M&A Survey Practice Pointers
- In Gore v. Al Jazeera America Holdings I, Inc., the court presided over the seller’s objection to the buyer retaining escrowed monies based on the buyer’s failure to give proper notice of claims. The primary issue in the case was whether claim certificates delivered by the buyer were adequate to allow the buyer to hold back certain amounts from the escrow as indemnity under the terms of the purchase agreement. In particular, the court found one certificate to be facially invalid based on the purchase agreement requirement that the party seeking indemnification deliver a notice that it “has incurred or reasonably believes it will incur or pay damages.” The notice merely stated that the buyer “may incur” damages (as opposed to “will”). The holding in this case shows the importance of tracking the wording of the purchase agreement in formulating your claim for indemnification lest you lose the opportunity to present a legitimate claim because of a defect in the notice.
Limits on Enforceability of Indemnities and Other Requirements Against Stockholders who are not a Party to the Purchase Agreement (Cigna Health and Life Insurance Co. v Audax Health Solutions, Inc. (Del. Ch. Nov. 26, 2014))
- Cigna Health & Life Insurance Co. v. Audax Health Solutions deals with an attempt to add a target’s stockholders who did not sign the merger agreement to the indemnification (which was unlimited in amount and duration) provisions contained in the agreement and effect a release of the acquirer through a letter of transmittal. Cigna, a non-signatory stockholder, demanded its portion of the consideration but refused to sign the letter of transmittal. The Delaware court held that the release contained in the letter of transmittal imposed an additional obligation on the non-signatory stockholders not supported by consideration and therefore was not enforceable. The court further held that Cigna should be able to receive its consideration without being bound by those indemnification obligations that were not subject to a monetary cap or a time limit, citing Section 251(b) of the Delaware General Corporation Law which provides that the purchase agreement shall state the cash, property, rights or securities the stockholders are entitled to receive. The court held that the unlimited indemnification amounted to a perpetual purchase price adjustment. In all, the case highlights that practitioners should be careful when attempting to impose further commitments through letters of transmittal without additional consideration as those obligations may not be enforceable.
Interpreting Option Plan Language to Determine Shareholders’ Participation in Escrow (Fox v. CDX Holdings, Inc. (Del. Ch. July 28, 2015))
- Fox v. CDX Holdings, Inc. involves a claim concerning whether option holders cashed out in the context of a merger transaction received sufficient value for their options. The option plan of the target company required payment of fair market value (as determined by the company’s board of directors in good faith) less the exercise price. In Fox v. CDX Holdings, Inc., the court held that the governing contract determining the amount to which the option holders were entitled was the option plan rather than the merger agreement.
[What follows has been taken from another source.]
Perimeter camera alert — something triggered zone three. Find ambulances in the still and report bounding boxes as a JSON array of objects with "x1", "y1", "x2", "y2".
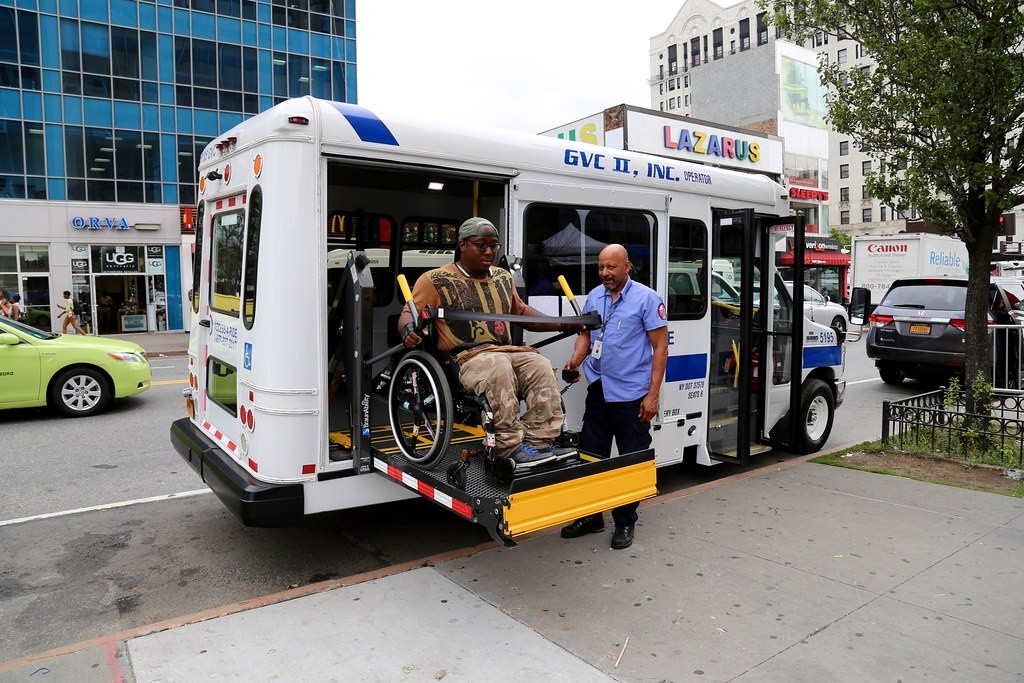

Therefore, the target company could not require its option holders to contribute to the escrow holdback under the merger agreement as it breached the target company’s contractual commitments under its option plan. This case demonstrates the importance of following the procedural requirements of the option plan with respect to valuation issues.
Notice of Contingent ERISA Withdrawal Liability Satisfies Successor Liability Notice Requirement (Tsareff v. Manweb Services Inc. (7th Cir. July 27, 2015)).
- Tsareff v. Manweb Services Inc. considers the limits of successor liability in the context of liability for withdrawal from a multiemployer pension plan. Under the facts of the case, the acquirer was made aware of the target’s obligations as a union employer during the due diligence phase of the acquisition. Based on its diligence investigation, the acquirer expressly excluded any liabilities or obligations arising out of, or related to, union related activities, including any pension obligations of the target in the asset purchase agreement. The target ceased operations after closing and the acquirer made no contributions to the multiemployer plan. The plan then notified the target of its withdrawal liability under ERISA and filed an action against the target as well as the acquirer on a successor liability theory. The district court ruled in favor of the acquirer that successor liability would not apply in this context. However, on appeal, the Seventh Circuit, applying federal common law (which extends liability beyond the limits of state common law), which requires that (i) the successor have notice of the claim (before the acquisition) and (ii) that there be substantial continuity in the operations of the business before and after the sale, found that the requirement that the successor have notice of the claim was met by a showing that the successor was put on notice of a contingent withdrawal liability in the diligence phase. This case shows the reach of successor liability and demonstrates the importance of accounting for contingent risks in indemnity and pricing negotiations.